For the past thirteen years, Tamara Thomsen has worked as a Maritime Archaeologist with Wisconsin Historical Society's Maritime Preservation and Archaeology program. Her research has resulted in the nomination of forty-two Great Lakes shipwrecks to the National Register of Historic Places. For her dedicated work, she has received awards from the Association for Great Lakes Maritime History, the Great Lakes Shipwreck Preservation Society, and in 2014, she was inducted into the Women Divers Hall of Fame. Tamara has worked as a photographer, researcher, and research diver on projects including the USS Monitor with NOAA National Marine Sanctuaries, and RMS Titanic with Woods Hole Oceanographic Institution.
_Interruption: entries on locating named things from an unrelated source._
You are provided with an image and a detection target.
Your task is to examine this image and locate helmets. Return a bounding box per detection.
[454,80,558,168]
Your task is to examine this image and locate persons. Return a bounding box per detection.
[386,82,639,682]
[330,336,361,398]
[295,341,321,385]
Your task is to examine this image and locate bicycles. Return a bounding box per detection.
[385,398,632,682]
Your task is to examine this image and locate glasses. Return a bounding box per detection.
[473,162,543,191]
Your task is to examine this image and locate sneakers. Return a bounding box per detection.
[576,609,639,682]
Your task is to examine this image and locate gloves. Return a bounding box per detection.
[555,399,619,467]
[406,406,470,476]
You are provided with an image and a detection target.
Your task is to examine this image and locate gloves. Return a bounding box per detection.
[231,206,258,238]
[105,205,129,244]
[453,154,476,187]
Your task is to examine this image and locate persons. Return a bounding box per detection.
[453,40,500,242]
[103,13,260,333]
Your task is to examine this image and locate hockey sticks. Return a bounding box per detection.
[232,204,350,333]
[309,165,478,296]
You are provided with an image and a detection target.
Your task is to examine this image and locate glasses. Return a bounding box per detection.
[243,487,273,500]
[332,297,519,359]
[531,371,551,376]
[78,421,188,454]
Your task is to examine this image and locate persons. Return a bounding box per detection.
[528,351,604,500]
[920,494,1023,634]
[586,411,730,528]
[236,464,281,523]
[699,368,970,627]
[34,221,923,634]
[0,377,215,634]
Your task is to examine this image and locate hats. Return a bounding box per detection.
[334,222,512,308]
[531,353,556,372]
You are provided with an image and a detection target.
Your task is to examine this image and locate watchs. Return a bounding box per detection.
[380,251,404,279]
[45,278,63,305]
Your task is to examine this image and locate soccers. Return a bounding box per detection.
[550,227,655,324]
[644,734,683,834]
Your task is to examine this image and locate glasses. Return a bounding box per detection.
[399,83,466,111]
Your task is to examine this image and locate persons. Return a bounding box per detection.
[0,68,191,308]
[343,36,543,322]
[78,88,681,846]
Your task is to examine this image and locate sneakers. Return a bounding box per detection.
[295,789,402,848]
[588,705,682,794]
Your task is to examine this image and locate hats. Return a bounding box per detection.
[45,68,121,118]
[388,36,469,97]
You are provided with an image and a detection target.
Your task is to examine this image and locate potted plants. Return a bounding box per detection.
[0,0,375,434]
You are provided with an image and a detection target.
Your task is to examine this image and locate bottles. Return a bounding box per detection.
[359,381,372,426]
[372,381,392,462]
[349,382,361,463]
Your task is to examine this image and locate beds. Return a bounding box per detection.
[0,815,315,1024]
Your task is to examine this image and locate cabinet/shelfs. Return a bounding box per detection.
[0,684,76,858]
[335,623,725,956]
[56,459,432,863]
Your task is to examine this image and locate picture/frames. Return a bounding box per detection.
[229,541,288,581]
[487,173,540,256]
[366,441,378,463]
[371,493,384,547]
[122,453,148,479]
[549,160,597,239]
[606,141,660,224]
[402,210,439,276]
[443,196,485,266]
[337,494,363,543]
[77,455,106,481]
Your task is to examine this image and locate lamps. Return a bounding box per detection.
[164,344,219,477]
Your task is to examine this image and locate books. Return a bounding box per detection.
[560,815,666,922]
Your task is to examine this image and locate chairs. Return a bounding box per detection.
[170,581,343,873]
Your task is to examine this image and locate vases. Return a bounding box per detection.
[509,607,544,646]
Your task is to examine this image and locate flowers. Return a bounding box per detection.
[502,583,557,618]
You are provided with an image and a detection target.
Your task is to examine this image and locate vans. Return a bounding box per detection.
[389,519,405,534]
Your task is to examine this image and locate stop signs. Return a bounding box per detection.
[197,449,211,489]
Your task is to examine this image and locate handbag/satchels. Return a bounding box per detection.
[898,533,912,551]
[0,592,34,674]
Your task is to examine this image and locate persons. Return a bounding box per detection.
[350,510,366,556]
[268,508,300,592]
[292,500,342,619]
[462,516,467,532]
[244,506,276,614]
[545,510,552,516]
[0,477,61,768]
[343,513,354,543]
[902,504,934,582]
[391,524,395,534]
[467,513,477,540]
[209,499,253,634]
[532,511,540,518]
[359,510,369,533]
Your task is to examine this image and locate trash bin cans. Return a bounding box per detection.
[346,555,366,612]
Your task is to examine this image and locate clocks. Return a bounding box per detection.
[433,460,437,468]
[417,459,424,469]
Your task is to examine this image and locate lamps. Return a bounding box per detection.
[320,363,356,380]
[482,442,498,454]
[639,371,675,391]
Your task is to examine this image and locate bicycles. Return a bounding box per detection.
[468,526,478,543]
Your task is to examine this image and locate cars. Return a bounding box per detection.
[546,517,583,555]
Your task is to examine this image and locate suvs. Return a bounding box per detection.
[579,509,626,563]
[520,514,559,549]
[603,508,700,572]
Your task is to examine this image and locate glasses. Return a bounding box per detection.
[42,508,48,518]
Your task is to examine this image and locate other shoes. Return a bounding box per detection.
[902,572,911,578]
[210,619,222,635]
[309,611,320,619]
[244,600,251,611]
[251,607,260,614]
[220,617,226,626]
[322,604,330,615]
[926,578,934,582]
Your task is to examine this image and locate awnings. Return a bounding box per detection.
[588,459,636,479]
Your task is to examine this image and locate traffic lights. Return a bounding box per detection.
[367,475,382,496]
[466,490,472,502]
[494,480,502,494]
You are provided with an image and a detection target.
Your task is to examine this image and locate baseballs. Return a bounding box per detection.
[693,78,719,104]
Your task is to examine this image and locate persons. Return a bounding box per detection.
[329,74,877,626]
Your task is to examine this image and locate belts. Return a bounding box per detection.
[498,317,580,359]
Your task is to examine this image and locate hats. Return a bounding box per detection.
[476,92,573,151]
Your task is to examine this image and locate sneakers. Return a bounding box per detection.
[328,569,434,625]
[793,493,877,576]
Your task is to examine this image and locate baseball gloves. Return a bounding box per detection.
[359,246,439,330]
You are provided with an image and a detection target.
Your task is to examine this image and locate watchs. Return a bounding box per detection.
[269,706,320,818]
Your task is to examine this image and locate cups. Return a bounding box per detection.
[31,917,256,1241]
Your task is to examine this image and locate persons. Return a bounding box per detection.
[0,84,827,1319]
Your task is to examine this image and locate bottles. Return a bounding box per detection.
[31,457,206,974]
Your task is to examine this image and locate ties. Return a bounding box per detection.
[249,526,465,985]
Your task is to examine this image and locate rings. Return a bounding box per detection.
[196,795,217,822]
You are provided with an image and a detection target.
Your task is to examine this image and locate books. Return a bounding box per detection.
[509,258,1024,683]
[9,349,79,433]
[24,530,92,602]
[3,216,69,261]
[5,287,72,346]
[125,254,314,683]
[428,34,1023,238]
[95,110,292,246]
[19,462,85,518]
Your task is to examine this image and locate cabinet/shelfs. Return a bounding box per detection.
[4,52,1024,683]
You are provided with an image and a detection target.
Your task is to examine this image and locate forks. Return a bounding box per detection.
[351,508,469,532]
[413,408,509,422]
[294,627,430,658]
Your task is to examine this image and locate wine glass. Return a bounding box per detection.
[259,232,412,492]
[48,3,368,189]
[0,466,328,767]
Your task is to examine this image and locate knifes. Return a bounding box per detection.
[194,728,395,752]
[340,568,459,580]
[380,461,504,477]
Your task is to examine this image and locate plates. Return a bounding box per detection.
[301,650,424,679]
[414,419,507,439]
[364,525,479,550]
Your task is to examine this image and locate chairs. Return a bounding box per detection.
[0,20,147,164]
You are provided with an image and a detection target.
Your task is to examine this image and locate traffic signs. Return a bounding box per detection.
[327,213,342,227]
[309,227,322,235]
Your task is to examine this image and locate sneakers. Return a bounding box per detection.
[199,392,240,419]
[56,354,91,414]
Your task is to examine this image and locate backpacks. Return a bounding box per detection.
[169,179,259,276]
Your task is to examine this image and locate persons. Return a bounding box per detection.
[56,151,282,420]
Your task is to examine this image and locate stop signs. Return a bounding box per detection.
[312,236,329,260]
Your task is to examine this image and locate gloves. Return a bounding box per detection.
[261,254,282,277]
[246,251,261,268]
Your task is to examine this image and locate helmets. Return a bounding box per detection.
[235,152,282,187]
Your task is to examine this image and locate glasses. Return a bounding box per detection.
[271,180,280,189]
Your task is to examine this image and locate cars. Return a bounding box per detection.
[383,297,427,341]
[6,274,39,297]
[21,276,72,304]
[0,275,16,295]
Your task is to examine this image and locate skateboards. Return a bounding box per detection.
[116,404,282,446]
On the night of August 2, 1877, the four-year-old schooner Grace A. Channon plunged to the bottom of Lake Michigan within five minutes of being struck by the propeller Favorite. Her co-owner, Henry L. Graham and his two young sons, Harry and Alexander, were aboard taking passage from Buffalo to Chicago by water. Seven-year-old Alexander became separated from his father and was sucked under as the ship sank in 180 feet of water 16 miles southeast of Milwaukee.
Grace A. Channon was engineered with specific hull lines and unique adaptions that allowed a tight fit within the locks of the Welland Canal (the canal that bypasses Niagara Falls). Ships with these features, called sailing canallers, carried grain harvested from Midwestern farmlands to ports on Lake Ontario and returned loaded with coal to heat cities and power factories. Much of our understanding of the construction, adaptations and use of these ships has been learned over a twelve-year investigation conducted by Wisconsin Historical Society, through documentation of shipwreck sites like Grace A. Channon, Daniel Lyons, Walter B. Allen, Floretta,America and others.